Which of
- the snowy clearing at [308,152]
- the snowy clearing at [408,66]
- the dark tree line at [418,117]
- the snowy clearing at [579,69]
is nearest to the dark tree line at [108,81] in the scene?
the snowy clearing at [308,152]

----

- **WRITTEN EXERCISE**
Copy the rows above word for word, keeping every line as it appears.

- **OUTPUT FOR THIS EXERCISE**
Which of
- the snowy clearing at [308,152]
- the snowy clearing at [408,66]
- the dark tree line at [418,117]
- the snowy clearing at [579,69]
is nearest to the dark tree line at [108,81] in the scene?
the snowy clearing at [308,152]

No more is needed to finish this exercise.